Sin embargo, el frustrante triunfo de la que ha coordinado la política social de Lula no se traduce en ningún éxito para Serra. Por el contrario, el ex gobernador de Sao Paulo ha sufrido en este proceso comicial una derrota catastrófica si se considera que, en el arranque de las campañas, disponía en los sondeos de 25 por ciento de superioridad con respecto a Rousseff, y en los meses siguientes ese margen desapareció y se convirtió en una desventaja que, según las cifras parciales de ayer, oscila entre 12 y 15 por ciento.

El otro dato importante arrojado por los resultados preliminares es la consolidación de Marina Silva, postulada por el Partido Verde, quien obtenía cerca de 20 por ciento de los sufragios y quien jugará, a no dudarlo, un papel de suma importancia en las negociaciones políticas con miras a la segunda vuelta, a realizarse el 30 de octubre.
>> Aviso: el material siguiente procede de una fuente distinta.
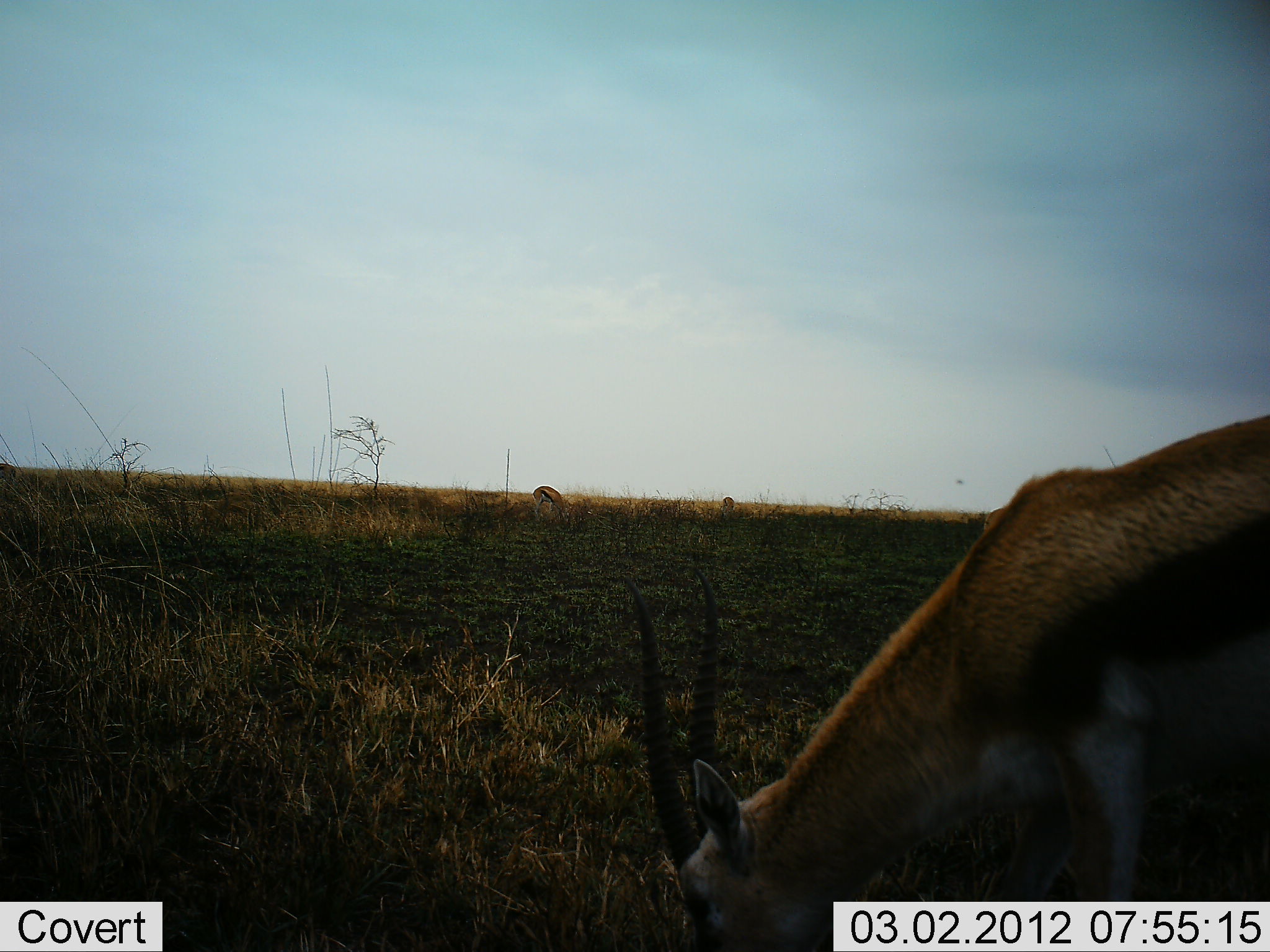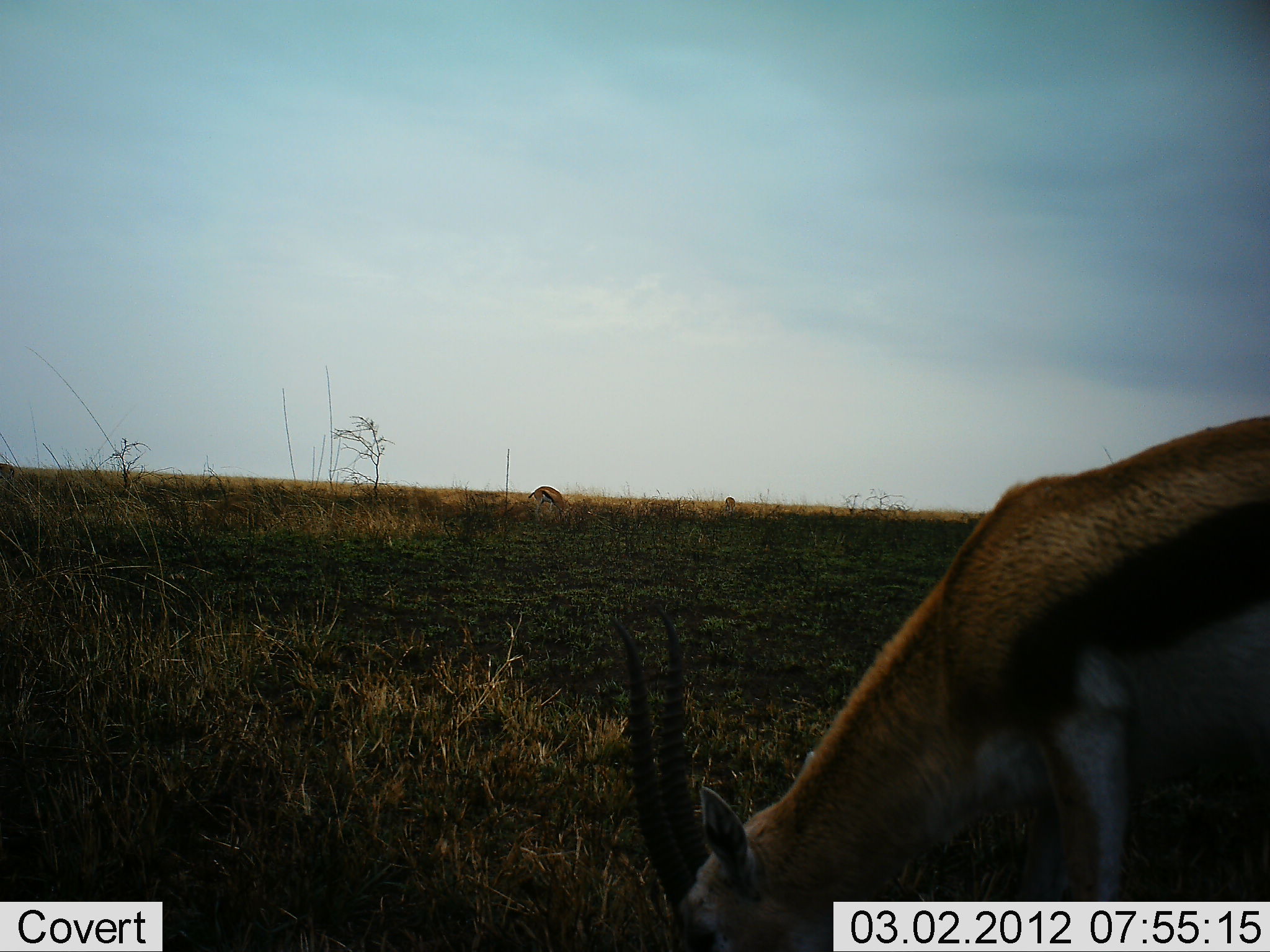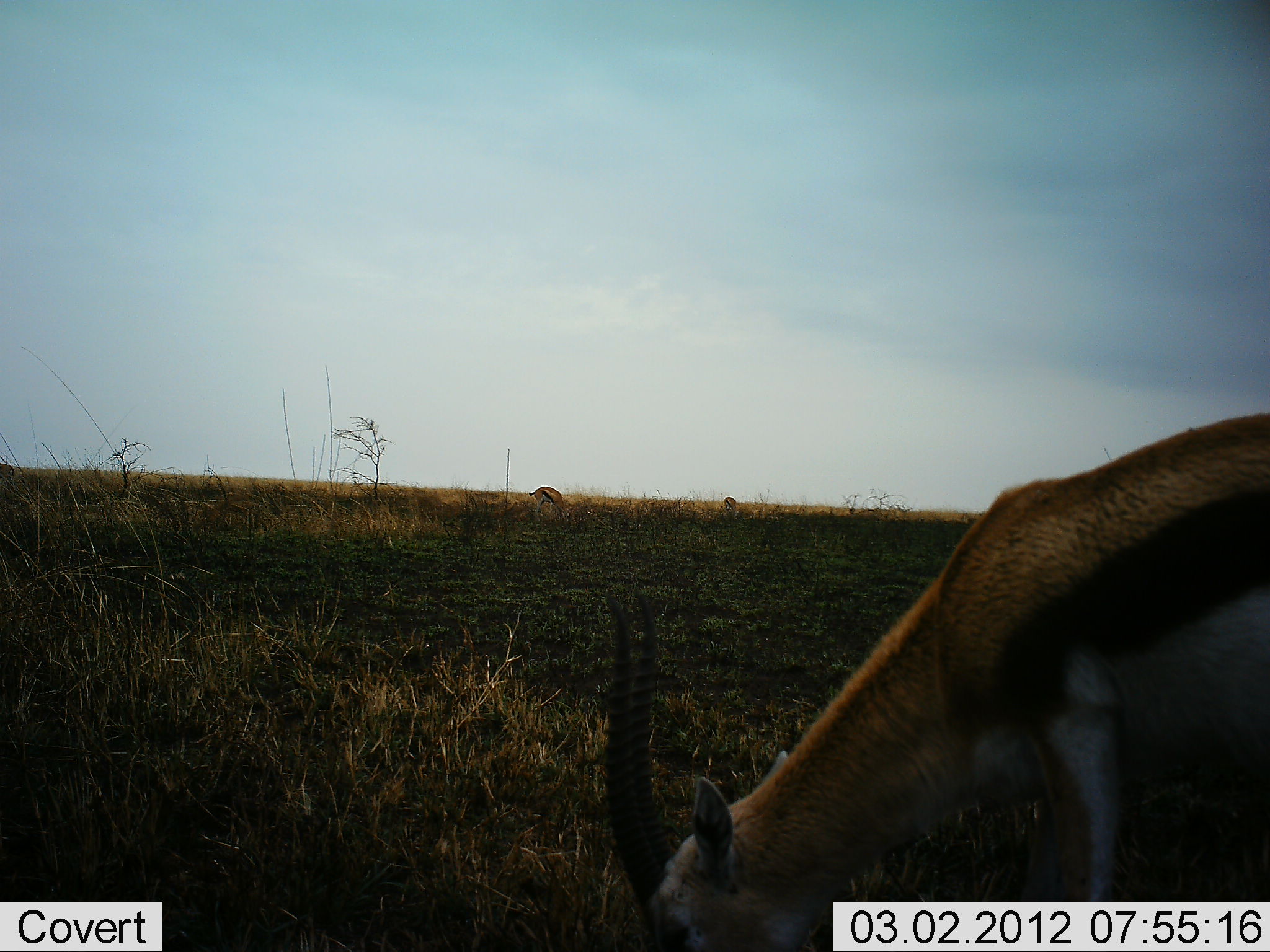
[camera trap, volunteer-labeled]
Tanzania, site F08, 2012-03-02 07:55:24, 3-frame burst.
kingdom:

Independientemente de lo que ocurra ese día y de que Dilma Rousseff logre sumar a su caudal electoral el 5 por ciento adicional que requiere para convertirse en la sucesora de Lula, es pertinente examinar las razones de la aparente paradoja: que el mandatario más popular y exitoso en la historia de la mayor nación latinoamericana no haya logrado convencer a la mayoría absoluta de los brasileños de la pertinencia de la continuidad.
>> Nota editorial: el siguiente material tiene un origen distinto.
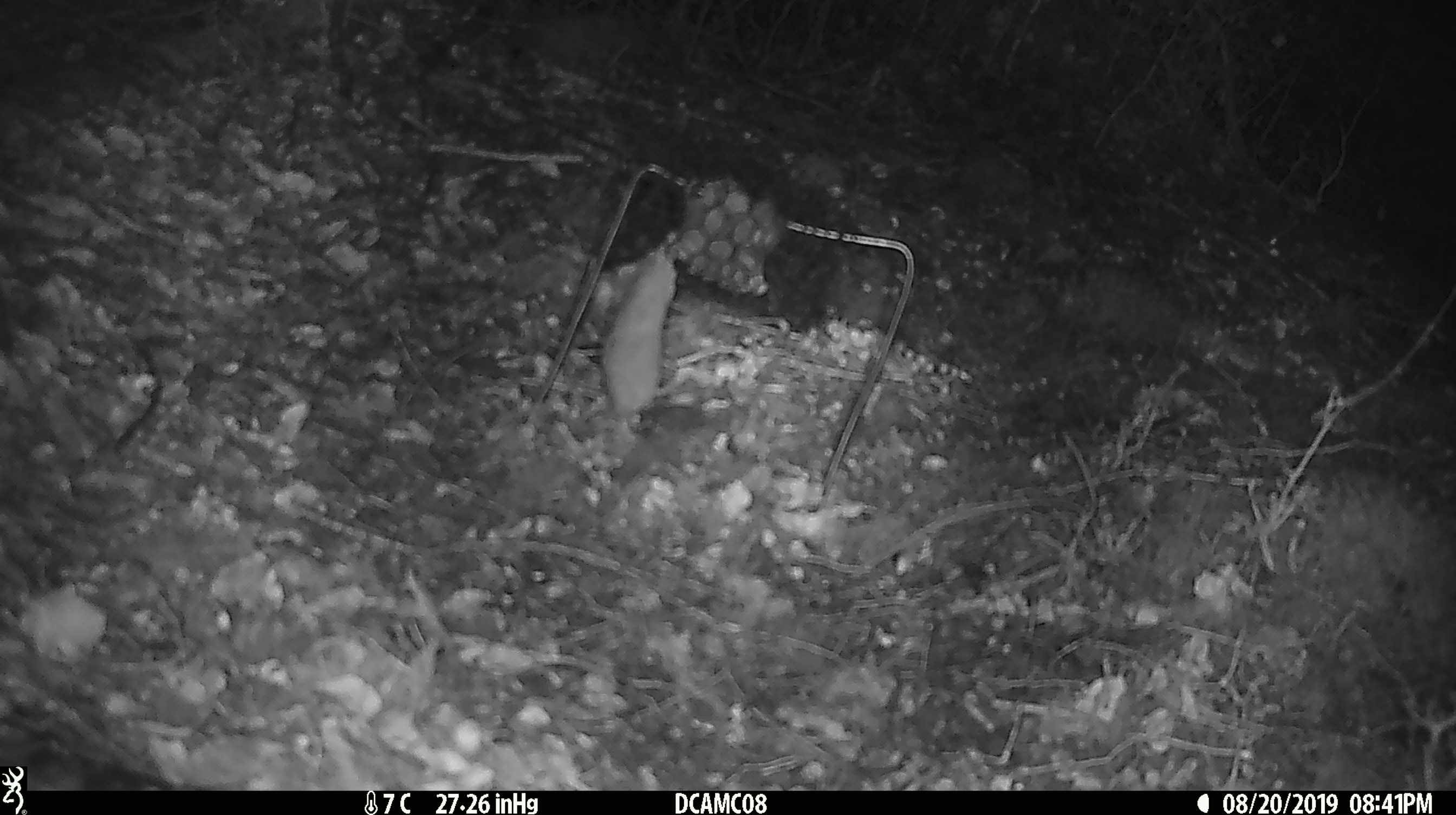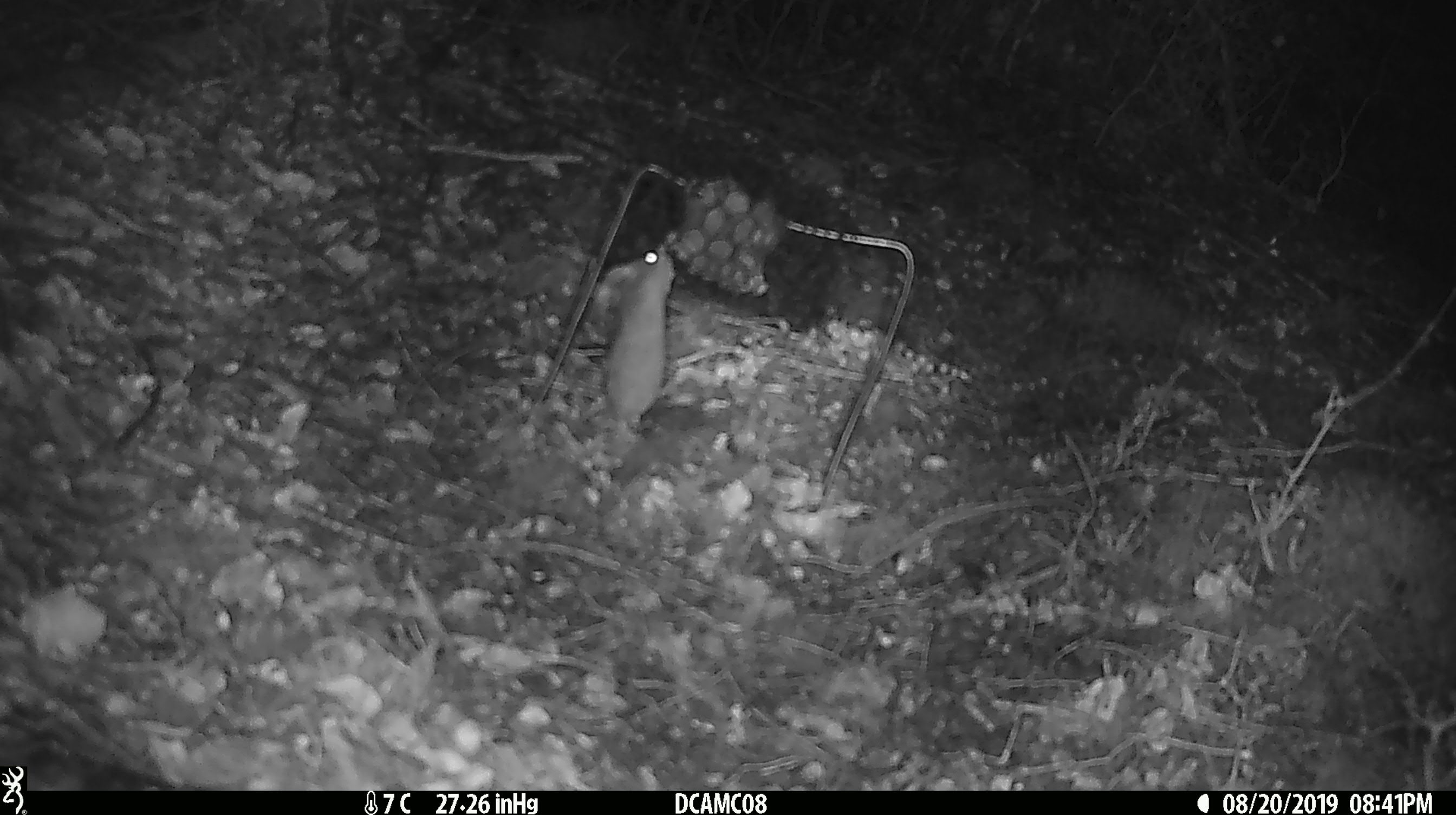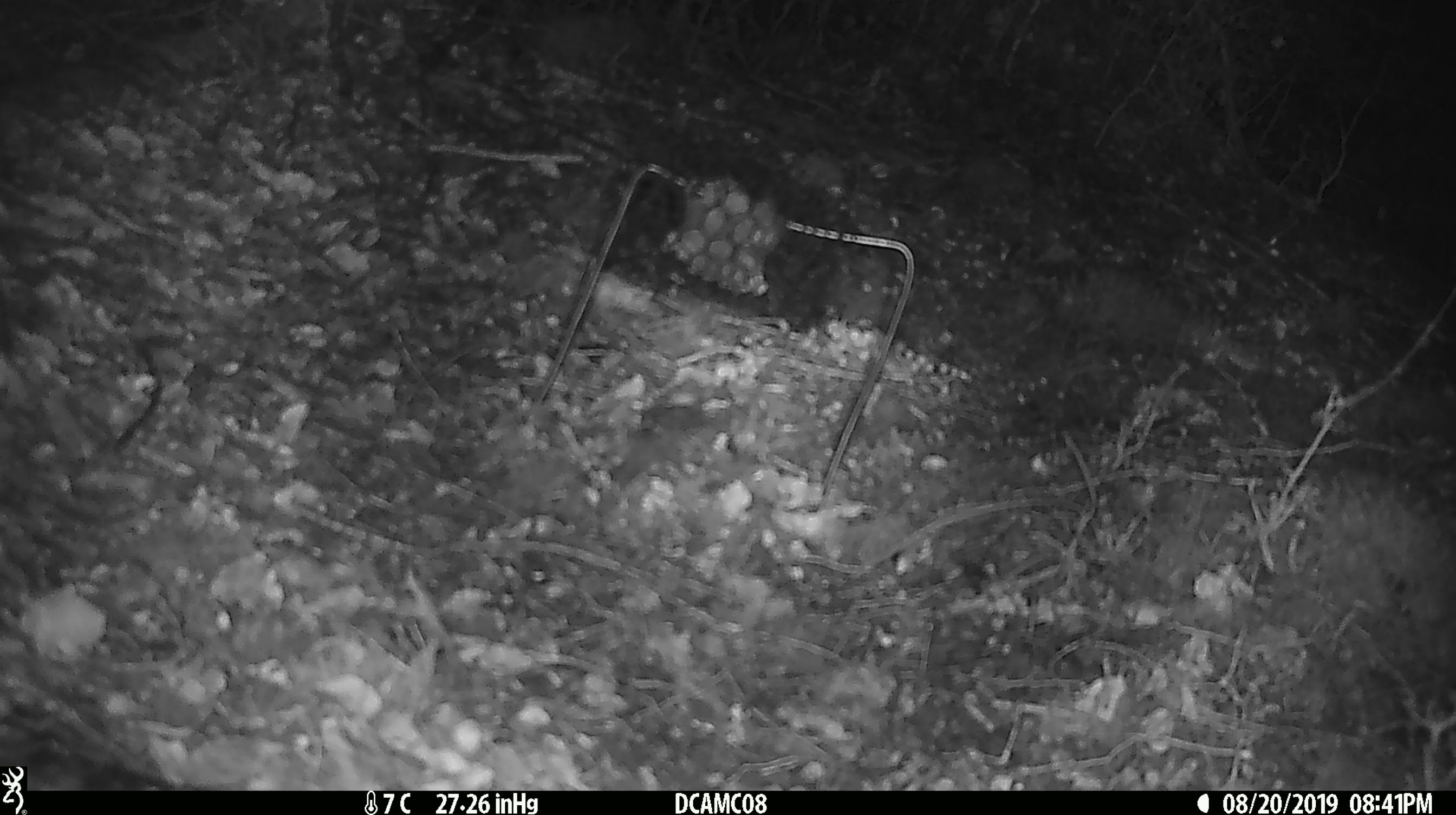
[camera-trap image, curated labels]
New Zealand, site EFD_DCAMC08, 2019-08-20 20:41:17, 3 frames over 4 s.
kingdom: Animalia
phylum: Chordata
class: Mammalia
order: Rodentia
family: Muridae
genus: Mus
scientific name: Mus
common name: mouse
Mouse (Mus).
Un factor importante en este sentido es el creciente descrédito de la clase política, incluido el Partido del Trabajo (PT) del propio Lula, organización que se ha visto sacudida por diversos escándalos. Otro elemento insoslayable es la adversidad de los medios informativos, casi todos en manos de una oligarquía que dista mucho de respaldar la acción gubernamental del actual mandatario, por más que los saldos positivos de los pasados ocho años resulten benéficos también para el empresariado.

Más allá de lo electoral, nadie discute hoy en día que el proyecto de gobierno que encabeza Lula ha transformado para bien al país, el cual ha conseguido disminuir significativamente la pobreza y el desempleo, ha incrementado notablemente la cobertura y la calidad de la educación, ha cancelado su deuda externa pública, ha logrado elevar el poder adquisitivo de la mayoría de la población en más de 50 por ciento (en ese mismo lapso, el indicador correspondiente en México ha sufrido una reducción superior a 40 por ciento) y ha colocado a Brasil como líder regional indiscutible y como un actor de primera importancia en la diplomacia mundial.
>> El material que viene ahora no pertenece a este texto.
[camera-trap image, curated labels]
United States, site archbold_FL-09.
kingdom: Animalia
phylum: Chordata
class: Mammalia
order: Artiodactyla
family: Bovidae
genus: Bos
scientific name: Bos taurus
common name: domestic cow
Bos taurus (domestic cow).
Acusado de neoliberal y de claudicante desde las izquierdas radicales, despreciado por las clases altas al principio de su gestión por su origen obrero, tolerado sin más remedio por los gobiernos de George W. Bush y de Barack Obama, Lula ha sido, con todo, un estadista ejemplar y visionario, y su desempeño obliga a reflexionar sobre la relevancia personal de los gobernantes en los procesos de desarrollo –o de involución y regresión, como es el caso de México– de un país. Quien lo suceda en el cargo tendrá una enorme herencia que cuidar y, al mismo tiempo, un precedente difícil de superar.